──────── Study text
What is Gradient Descent?
Gradient descent is an optimization algorithm. It calculates the change in the output function if we change the input function. The GD can be used as an iterative approach to minimize the given function, or, in other words, it can be described as a way to find a local minimum of a function.
Gradient Descent Method can be considered as a first-order optimization algorithm. One takes a step proportional to the negative of the gradient of the function at the current point, to find a local minimum of a function.
Finding Minimum using GD
Figue1(https://cdn-images-1.medium.com/max/1600/0*fU8XFt-NCMZGAWND.)
Imagine a blindfolded man who with the fewest possible steps wants to get down a hill. Now, what strategy should he apply to do so? Here’s a solution, he will start descending the hill with big steps where the slope of the hill is steepest. Slowly and gradually, as he gets down the hills, the slope of the hill becomes less steep, here he would make his steps shorter so that he does not cross the destination.
This problem can be mathematically described using GD. We can consider the above image as a hill. Now we will start from any point X₀ on the hill. At this point, we will calculate the gradient that is nothing but the slope of the function. We will take a step in the negative direction in order to reach a new point X₁. The next step is considering this new point X₁ as X₀ and repeating the same process again and again till we reach the minimum.
This approach can be summarised as picking up a random starting point, calculating the gradient at that point, taking small steps in the negative direction that causes the function to minimize the most and, repeat this with the new starting point.
────────────────
──────── Dataset section
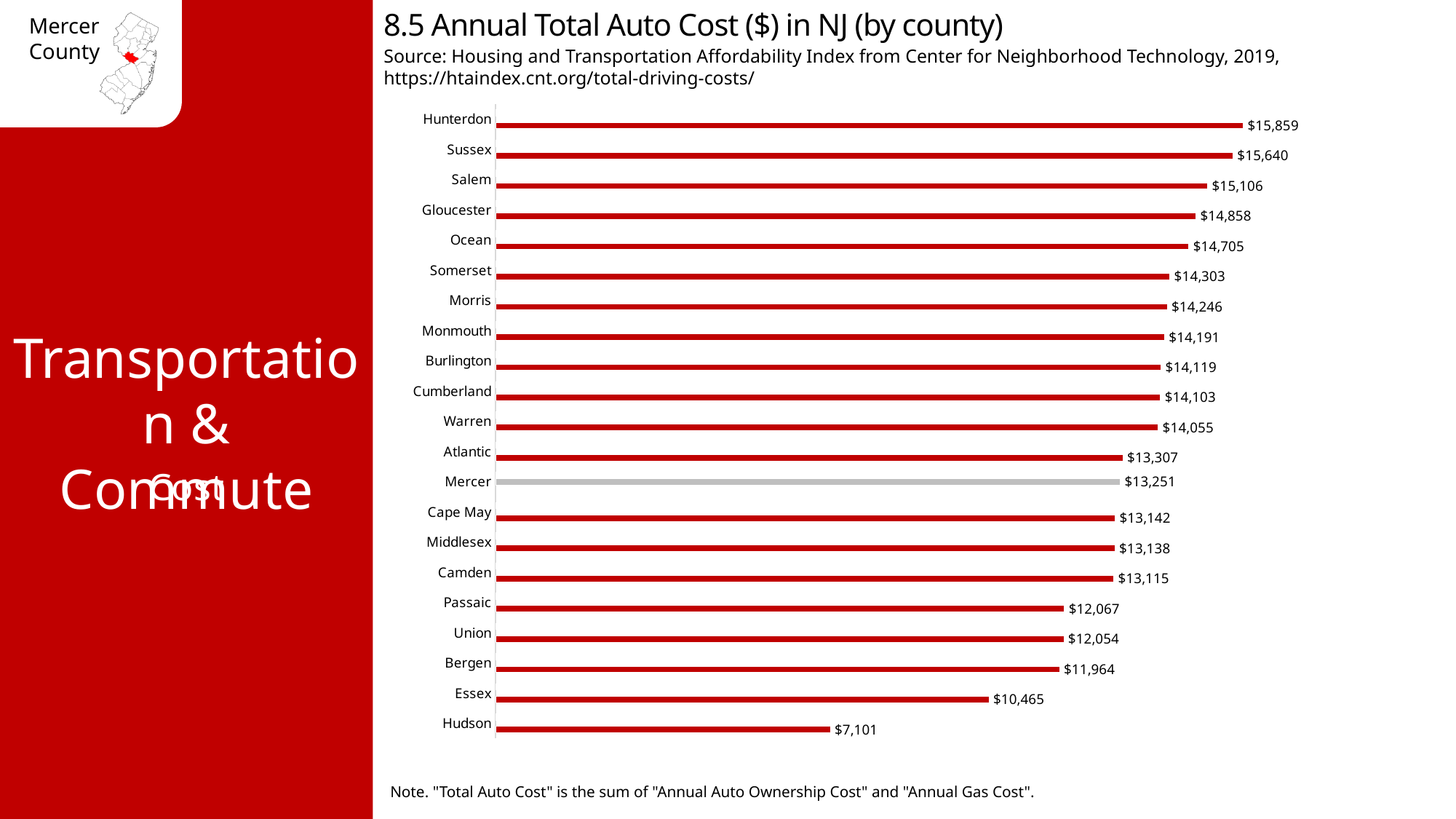
Which has a higher annual total auto cost, Essex or Passaic? Passaic Which county's bar is shown in gray instead of red? Mercer Which has a higher annual total auto cost, Ocean or Bergen? Ocean What is the annual total auto cost for Somerset County? $14,303 What kind of chart is shown on the slide? Bar chart How many counties are shown in the chart? 21 Which county has the lowest annual total auto cost? Hudson Which county has the highest annual total auto cost? Hunterdon What is the annual total auto cost for Mercer County? $13,251 What is the difference in annual total auto cost between Mercer and Essex? $2,786 What is the difference in annual total auto cost between Hunterdon and Hudson? $8,758 What is the annual total auto cost for Hudson County? $7,101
────────────────
__Work instruction A__
In the gradient descent text, rewrite everything from "Gradient Descent Method" down to "point, to find a local minimum of a function.", swapping "current point" for "present point".
__Work instruction B__
According to the gradient descent text, what does the blindfolded man do as the slope of the hill becomes less steep?
Answer using only the gradient descent text.

__Written solution A__
Gradient Descent Method can be considered as a first-order optimization algorithm. One takes a step proportional to the negative of the gradient of the function at the present point, to find a local minimum of a function.

__Written solution B__
He makes his steps shorter so that he does not cross the destination.